**Collected data entries:**
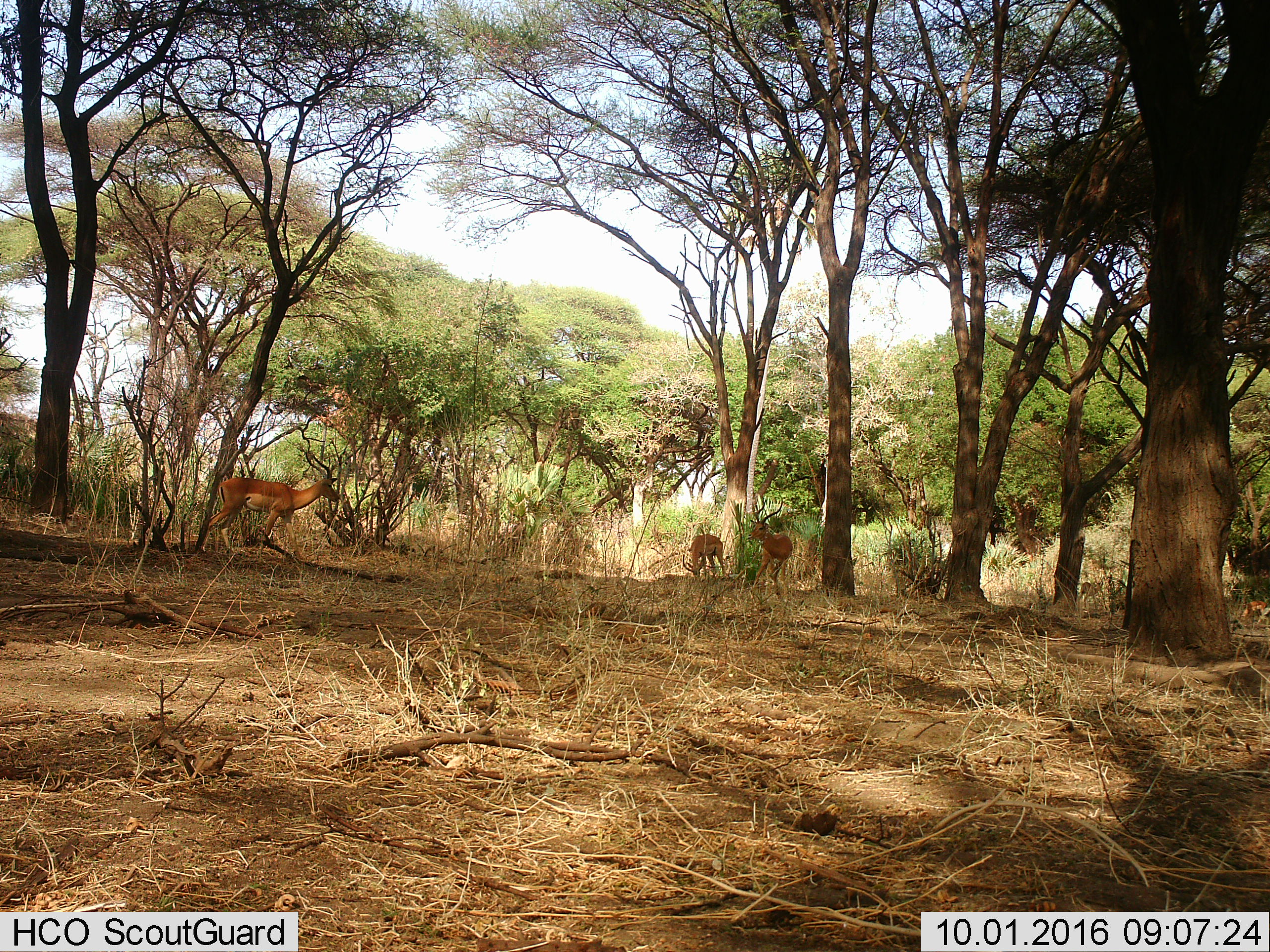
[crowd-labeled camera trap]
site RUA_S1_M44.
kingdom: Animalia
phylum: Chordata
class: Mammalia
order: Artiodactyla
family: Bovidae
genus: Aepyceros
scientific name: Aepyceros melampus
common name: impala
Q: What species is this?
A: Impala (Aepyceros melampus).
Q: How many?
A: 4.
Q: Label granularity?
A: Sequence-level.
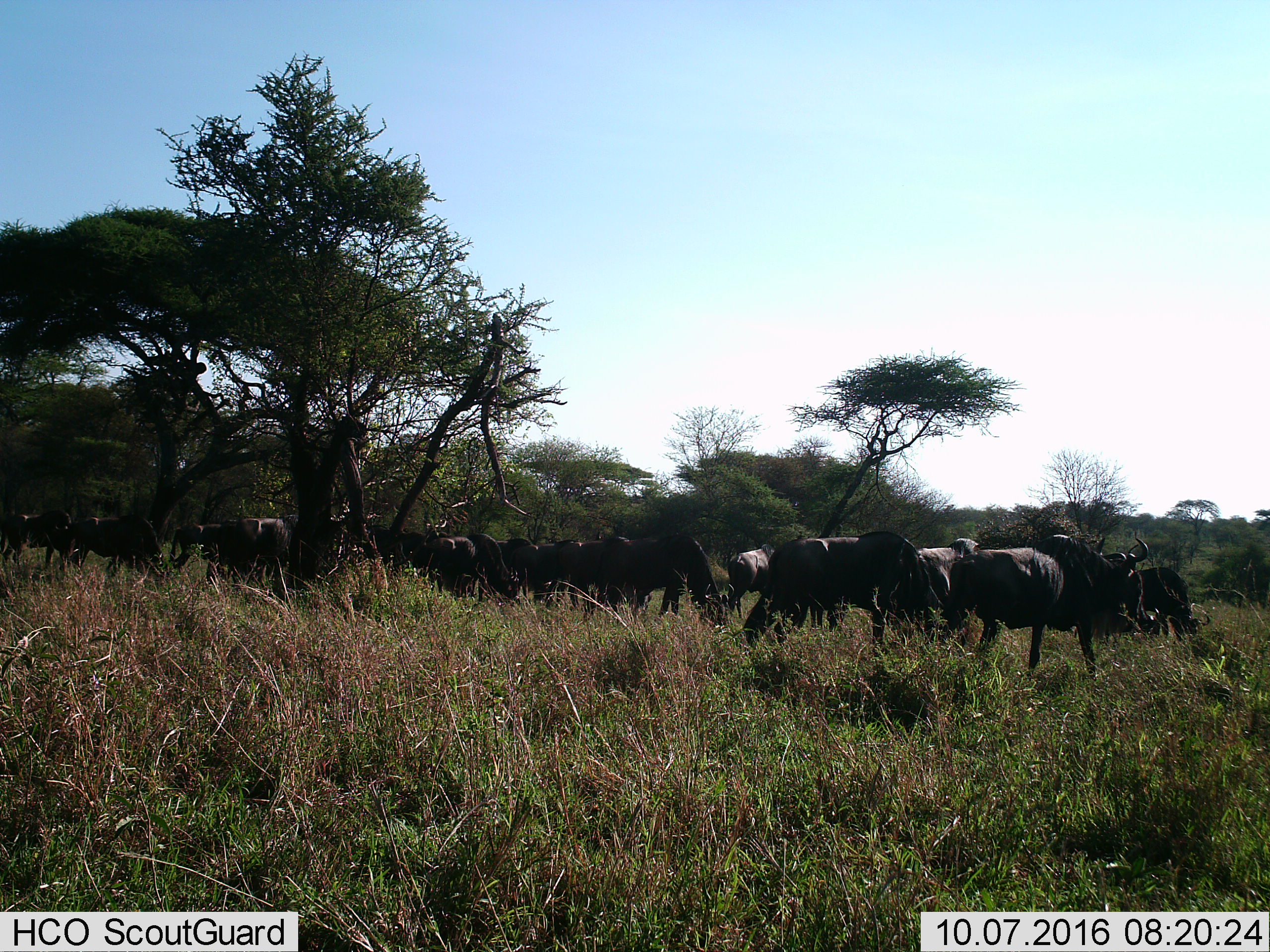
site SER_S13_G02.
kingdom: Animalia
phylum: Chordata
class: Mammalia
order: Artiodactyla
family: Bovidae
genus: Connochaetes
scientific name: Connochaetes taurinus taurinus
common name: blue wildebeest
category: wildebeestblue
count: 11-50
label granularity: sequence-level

==

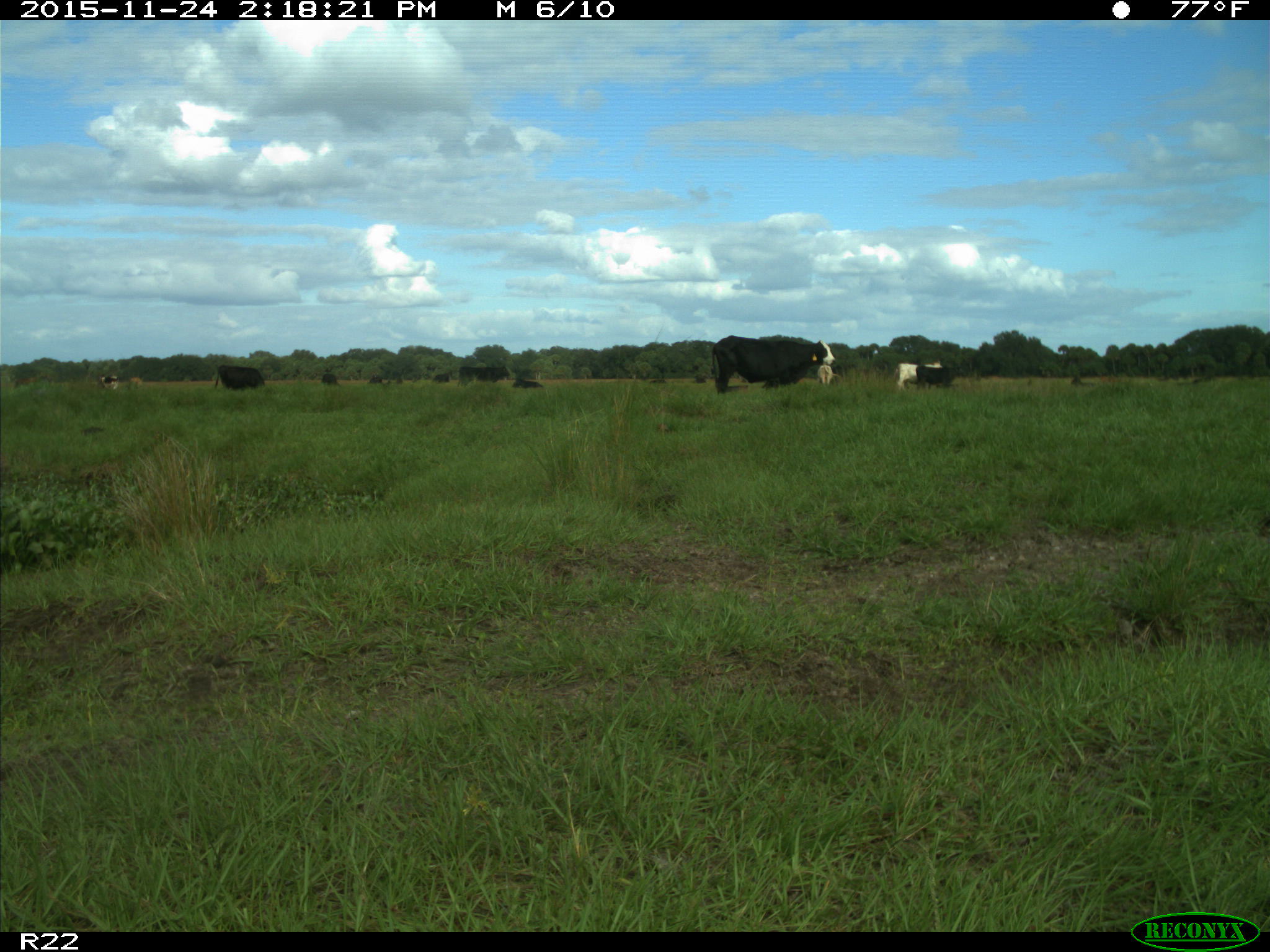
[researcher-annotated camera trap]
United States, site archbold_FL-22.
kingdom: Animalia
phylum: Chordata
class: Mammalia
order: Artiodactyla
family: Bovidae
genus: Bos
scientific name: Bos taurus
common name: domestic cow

---

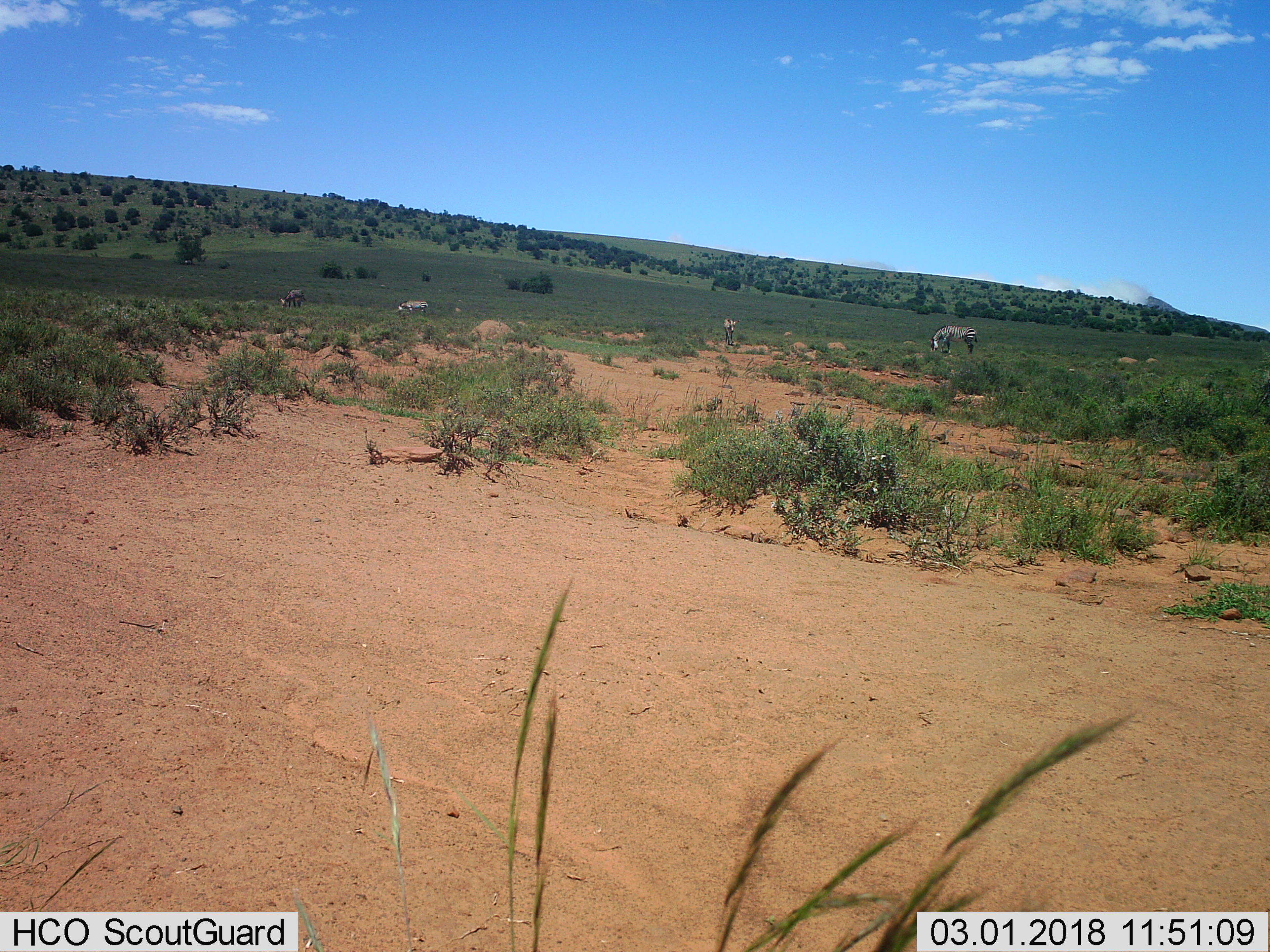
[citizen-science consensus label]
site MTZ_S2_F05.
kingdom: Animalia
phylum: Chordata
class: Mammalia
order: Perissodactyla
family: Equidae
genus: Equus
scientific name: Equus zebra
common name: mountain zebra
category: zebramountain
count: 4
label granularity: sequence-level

**WORK TO BE COMPLETED:** Bring together each line above where the string "common" turns up.

**EXERCISE ANSWER:**
common name: impala
common name: blue wildebeest
common name: domestic cow
common name: mountain zebra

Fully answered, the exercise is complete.